Records shown.
⁂
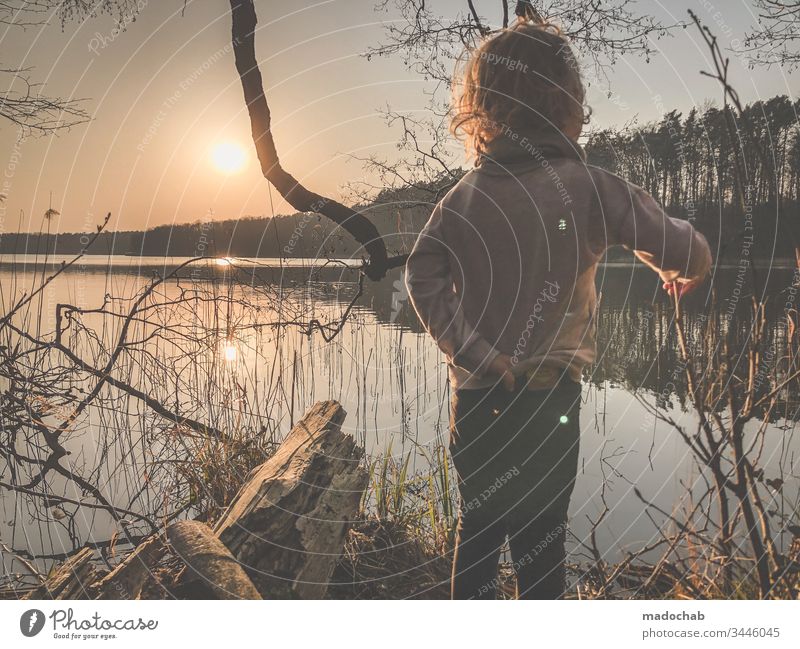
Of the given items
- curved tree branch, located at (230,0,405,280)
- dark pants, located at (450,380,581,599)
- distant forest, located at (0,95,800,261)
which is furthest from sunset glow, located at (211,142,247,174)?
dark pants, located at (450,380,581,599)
⁂
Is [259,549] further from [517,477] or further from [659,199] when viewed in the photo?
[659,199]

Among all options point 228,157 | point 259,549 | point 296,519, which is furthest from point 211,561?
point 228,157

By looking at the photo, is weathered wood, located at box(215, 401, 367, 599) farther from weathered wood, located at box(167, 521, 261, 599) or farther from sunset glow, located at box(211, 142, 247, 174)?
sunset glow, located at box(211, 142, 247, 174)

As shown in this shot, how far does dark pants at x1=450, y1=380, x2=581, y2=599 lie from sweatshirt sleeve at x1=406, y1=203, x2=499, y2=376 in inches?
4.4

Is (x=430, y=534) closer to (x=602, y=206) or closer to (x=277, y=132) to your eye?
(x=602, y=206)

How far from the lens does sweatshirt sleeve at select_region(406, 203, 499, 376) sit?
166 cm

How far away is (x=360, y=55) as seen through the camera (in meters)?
⁂
Exercise aim.
Tally the lines above that contain the string "pants" and give only the count.

Right answer.
3